Mr. Biden had warned and advised Mr. Netanyahu to work on achieving a broad consensus on judicial change prior to voting.

Demonstrations have roiled the streets of Israel. Businesses have closed. Police used water cannons on protesters.

A crowd attempted to move into an off-limits area near the Knesset building before being stopped by police.

The turmoil has also resulted in a national security emergency—for large numbers of reservists in its military are participating in the protests.

While protesters represent a cross-section of society, they come largely from the country’s secular middle class, while Mr. Netanyahu’s supporters tend to be poorer, more religious, and live in West Bank settlements or outlying rural areas.

Many of his supporters are working-class Mizrahi Jews, with roots in Middle Eastern countries, and have expressed hostility toward what they say is an elitist class of Ashkenazi, or European, Jews.

Political Turmoil

Mr. Netanyahu argues that the law is needed to prevent unelected judges from holding power over elected lawmakers and thwarting the will of voters.

Critics of the law say that it weakens Israel as a democracy and provides Mr. Netanyahu with authoritarian power.

Other allies of Israel have joined the Biden administration in speaking out against the vote.

On a matter related to those accusing Mr. Netanyahu of seeking dictatorial power, the prime minister is standing trial on corruption charges, all of which he denies.

Critics contend that the efforts of the prime minister are aimed at undermining and weakening the power of the judges, which could be helpful in that a conviction and a sentence of jail time on the charges could be appealed to the country’s Supreme Court.

Adding drama to the event is that Mr. Netanyahu, 73, was on hand and in person for the vote a day after he was fitted for and received a heart pacemaker, with the procedure coming 11 days after he fainted, a spell that the prime minister attributed to being out in the hot sun and not properly hydrating.

The hospital where the pacemaker implant was performed issued a statement saying that the surgery went well, and the patient was well.

Indeed, the prime minister appeared healthy at the Knesset on July 24.

“We passed the amendment on the reason of reasonableness so that the elected government could lead the policy in accordance with the decision of the majority of the country’s citizens,” Mr.
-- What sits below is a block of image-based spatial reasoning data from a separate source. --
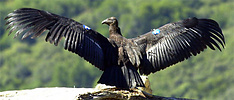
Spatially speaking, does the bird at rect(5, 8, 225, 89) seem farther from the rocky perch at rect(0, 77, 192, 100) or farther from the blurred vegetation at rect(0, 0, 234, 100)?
the blurred vegetation at rect(0, 0, 234, 100)

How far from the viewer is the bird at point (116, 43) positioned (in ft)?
37.1

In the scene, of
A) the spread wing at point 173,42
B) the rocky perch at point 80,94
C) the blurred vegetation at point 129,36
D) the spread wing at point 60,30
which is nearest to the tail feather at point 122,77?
the rocky perch at point 80,94

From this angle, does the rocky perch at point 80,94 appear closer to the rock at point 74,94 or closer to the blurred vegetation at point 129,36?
the rock at point 74,94

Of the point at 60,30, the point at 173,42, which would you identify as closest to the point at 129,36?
the point at 173,42

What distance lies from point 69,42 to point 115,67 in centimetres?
89

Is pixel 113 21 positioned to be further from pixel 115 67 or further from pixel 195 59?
pixel 195 59

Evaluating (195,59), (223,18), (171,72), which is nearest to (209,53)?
(195,59)

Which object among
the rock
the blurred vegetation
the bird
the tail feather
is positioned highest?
the blurred vegetation

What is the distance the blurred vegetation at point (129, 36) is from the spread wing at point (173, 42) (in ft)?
84.9

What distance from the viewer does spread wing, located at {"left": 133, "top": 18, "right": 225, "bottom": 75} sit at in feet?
39.1

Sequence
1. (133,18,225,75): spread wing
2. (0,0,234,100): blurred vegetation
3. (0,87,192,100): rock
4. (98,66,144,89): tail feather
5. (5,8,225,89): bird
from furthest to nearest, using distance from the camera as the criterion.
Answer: (0,0,234,100): blurred vegetation < (133,18,225,75): spread wing < (5,8,225,89): bird < (98,66,144,89): tail feather < (0,87,192,100): rock

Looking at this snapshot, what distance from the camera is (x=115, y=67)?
37.3 feet

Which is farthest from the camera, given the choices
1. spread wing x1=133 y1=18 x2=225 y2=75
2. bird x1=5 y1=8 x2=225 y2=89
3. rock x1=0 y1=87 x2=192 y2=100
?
spread wing x1=133 y1=18 x2=225 y2=75

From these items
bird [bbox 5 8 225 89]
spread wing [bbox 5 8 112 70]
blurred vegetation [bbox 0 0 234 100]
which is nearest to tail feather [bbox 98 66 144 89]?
bird [bbox 5 8 225 89]
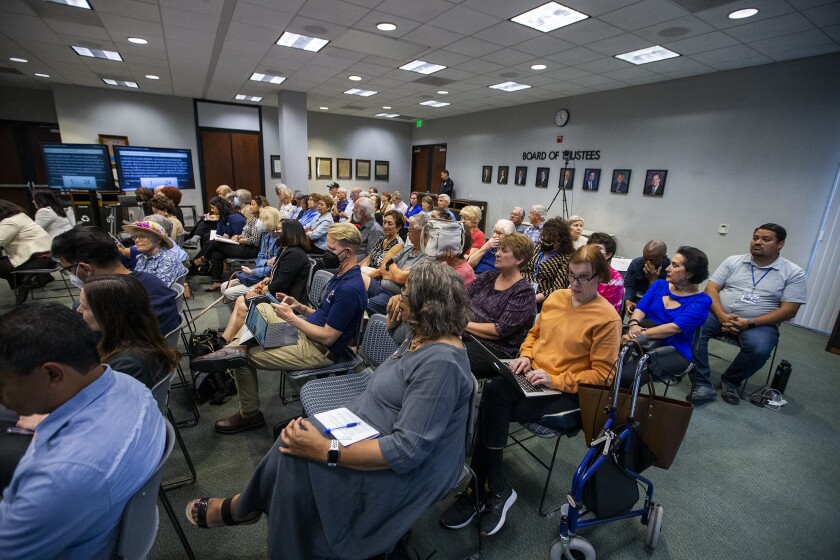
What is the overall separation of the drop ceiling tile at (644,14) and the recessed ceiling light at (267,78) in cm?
573

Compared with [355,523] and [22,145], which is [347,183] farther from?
[355,523]

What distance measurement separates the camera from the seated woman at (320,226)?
5.32 m

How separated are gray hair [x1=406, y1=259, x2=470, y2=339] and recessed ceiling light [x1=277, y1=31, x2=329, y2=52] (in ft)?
15.7

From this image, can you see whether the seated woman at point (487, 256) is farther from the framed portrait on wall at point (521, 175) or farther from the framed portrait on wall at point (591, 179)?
the framed portrait on wall at point (521, 175)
Netanyahu insisted.

“Fulfilling the will of the voter is by no means the end of democracy, it is the essence of democracy. ”

Opposition leader Yair Lapid said: “It’s a sad day. This is not a victory for the coalition. This is the destruction of Israeli democracy.”
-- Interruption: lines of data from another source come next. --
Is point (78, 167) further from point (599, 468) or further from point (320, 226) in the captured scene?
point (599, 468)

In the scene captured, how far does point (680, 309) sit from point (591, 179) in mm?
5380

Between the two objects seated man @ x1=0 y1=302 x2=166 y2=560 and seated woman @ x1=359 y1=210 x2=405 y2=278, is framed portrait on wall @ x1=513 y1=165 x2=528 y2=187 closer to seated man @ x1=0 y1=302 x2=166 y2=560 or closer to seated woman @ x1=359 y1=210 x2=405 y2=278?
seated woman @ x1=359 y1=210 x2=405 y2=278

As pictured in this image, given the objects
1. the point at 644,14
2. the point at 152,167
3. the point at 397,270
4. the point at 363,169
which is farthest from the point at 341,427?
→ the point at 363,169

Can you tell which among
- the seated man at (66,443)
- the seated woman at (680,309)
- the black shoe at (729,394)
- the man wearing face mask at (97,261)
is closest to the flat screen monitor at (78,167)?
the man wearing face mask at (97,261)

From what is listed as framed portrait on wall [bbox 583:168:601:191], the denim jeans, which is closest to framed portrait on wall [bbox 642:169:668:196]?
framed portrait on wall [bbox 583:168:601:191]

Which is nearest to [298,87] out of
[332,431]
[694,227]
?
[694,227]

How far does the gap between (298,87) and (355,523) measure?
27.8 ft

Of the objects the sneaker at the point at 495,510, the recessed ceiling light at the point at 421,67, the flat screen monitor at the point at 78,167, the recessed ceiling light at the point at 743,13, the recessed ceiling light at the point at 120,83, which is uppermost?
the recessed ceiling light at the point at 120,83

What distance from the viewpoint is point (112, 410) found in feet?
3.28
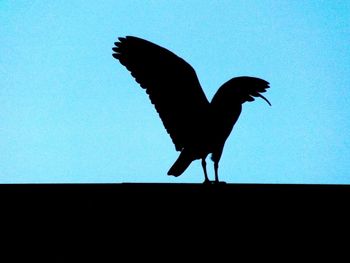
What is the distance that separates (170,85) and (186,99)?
139 mm

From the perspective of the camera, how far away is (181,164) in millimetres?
2535

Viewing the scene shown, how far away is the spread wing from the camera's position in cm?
255

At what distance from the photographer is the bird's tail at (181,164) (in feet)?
8.30

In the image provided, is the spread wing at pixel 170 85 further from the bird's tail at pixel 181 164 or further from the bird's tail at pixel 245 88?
the bird's tail at pixel 245 88
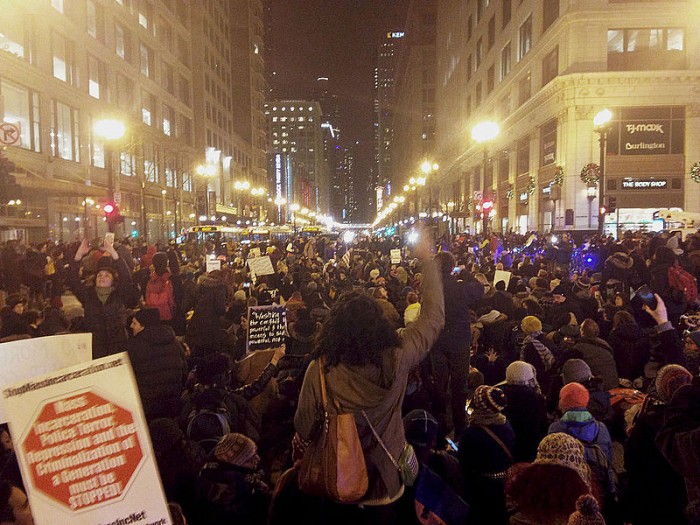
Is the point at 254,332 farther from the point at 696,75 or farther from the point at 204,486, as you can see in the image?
the point at 696,75

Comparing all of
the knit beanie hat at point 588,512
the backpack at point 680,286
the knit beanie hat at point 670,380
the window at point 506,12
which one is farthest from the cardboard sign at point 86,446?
the window at point 506,12

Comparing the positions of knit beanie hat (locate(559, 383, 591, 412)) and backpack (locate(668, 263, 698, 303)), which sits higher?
backpack (locate(668, 263, 698, 303))

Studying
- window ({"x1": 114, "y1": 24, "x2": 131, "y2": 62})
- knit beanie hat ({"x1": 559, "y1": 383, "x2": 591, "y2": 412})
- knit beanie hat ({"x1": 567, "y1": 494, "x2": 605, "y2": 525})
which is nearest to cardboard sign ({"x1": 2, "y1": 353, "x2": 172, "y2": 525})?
knit beanie hat ({"x1": 567, "y1": 494, "x2": 605, "y2": 525})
Israel has been in an almost constant state of political flux in recent years. It has held five elections that have resulted in no-confidence votes.

“We understand talks are ongoing and likely to continue over the coming weeks and months to forge a broader compromise even with the Knesset in recess,” said Ms. Jean-Pierre.
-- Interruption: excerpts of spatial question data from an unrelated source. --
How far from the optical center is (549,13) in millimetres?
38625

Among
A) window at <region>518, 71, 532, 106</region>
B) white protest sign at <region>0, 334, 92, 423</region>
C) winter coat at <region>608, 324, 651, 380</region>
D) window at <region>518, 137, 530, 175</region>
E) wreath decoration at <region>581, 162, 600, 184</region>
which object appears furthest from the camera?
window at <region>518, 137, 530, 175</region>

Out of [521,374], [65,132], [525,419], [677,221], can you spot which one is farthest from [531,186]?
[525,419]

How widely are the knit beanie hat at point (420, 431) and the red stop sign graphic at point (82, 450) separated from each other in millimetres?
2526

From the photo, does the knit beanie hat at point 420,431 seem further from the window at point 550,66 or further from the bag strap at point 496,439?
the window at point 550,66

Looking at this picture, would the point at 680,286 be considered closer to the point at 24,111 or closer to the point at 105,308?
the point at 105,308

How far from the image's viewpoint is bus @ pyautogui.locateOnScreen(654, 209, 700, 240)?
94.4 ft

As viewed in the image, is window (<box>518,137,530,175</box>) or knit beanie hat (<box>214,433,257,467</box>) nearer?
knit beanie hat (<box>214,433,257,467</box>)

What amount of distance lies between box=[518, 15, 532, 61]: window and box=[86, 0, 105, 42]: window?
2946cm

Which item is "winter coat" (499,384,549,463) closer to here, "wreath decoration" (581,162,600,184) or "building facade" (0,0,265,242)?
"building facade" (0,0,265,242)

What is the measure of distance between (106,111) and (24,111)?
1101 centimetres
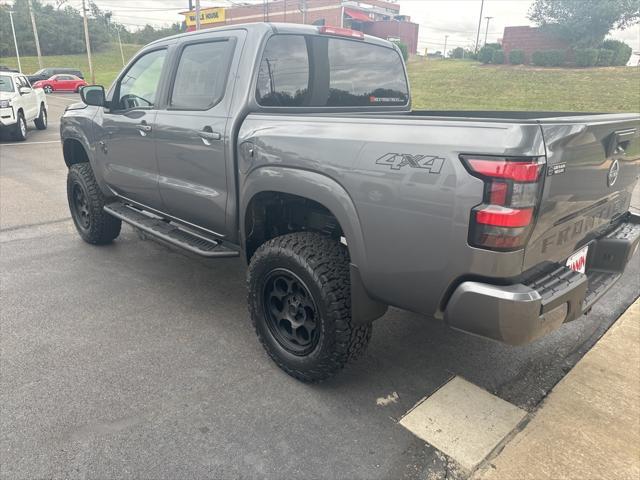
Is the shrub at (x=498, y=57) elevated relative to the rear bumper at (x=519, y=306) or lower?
elevated

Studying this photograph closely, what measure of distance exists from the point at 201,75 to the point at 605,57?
3352cm

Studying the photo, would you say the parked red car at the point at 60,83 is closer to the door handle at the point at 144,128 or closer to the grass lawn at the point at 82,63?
the grass lawn at the point at 82,63

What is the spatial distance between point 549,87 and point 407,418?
84.2 ft

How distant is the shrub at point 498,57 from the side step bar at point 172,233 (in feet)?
117

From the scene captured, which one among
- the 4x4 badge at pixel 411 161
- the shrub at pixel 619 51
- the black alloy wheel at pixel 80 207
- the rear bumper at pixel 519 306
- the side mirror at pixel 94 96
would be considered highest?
the shrub at pixel 619 51

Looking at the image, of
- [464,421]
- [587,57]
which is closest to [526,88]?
[587,57]

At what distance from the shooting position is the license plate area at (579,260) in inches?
96.3

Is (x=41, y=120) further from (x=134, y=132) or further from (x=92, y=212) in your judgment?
(x=134, y=132)

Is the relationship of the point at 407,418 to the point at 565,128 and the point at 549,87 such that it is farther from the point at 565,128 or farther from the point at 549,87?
the point at 549,87

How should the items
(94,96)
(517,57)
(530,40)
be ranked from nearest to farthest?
(94,96) < (517,57) < (530,40)

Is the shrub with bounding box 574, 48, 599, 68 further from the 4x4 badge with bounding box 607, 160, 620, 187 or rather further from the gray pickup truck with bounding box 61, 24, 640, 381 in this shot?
the 4x4 badge with bounding box 607, 160, 620, 187

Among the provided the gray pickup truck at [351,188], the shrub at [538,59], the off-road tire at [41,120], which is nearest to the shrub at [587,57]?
the shrub at [538,59]

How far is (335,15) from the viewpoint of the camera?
A: 56969 millimetres

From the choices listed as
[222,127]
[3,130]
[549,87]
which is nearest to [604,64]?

“The United States will continue to support the efforts of President Isaac Herzog and other Israeli leaders as they seek to build a broader consensus through political dialogue.”

Strong US Progressives Opposition

Mr. Biden faces strong pressure from Congressional members of his own party, particularly strident progressive lawmakers—among them U.S. Representatives Alexandria Ocasio-Cortez (N.Y.), Ilham Omar (Minn.), and Rashida Tlaib (Mich.)—to be tough with Israel for what they say is the mistreatment of Palestinians.

The three U.S. representatives were part of a group of several progressive lawmakers who boycotted a speech on July 19 that Mr. Herzog gave to a joint session of Congress.

As well, progressive members of Congress are on opposite ends politically and culturally from Mr. Netanyahu’s allies, including ultra-nationalist and ultra-religious parties that have called for increased West Bank settlement construction, annexation of the occupied territory, perpetuating military draft exemptions for ultra-Orthodox men, and limiting the rights of LGBT people and Palestinians.

The Associated Press contributed to this report.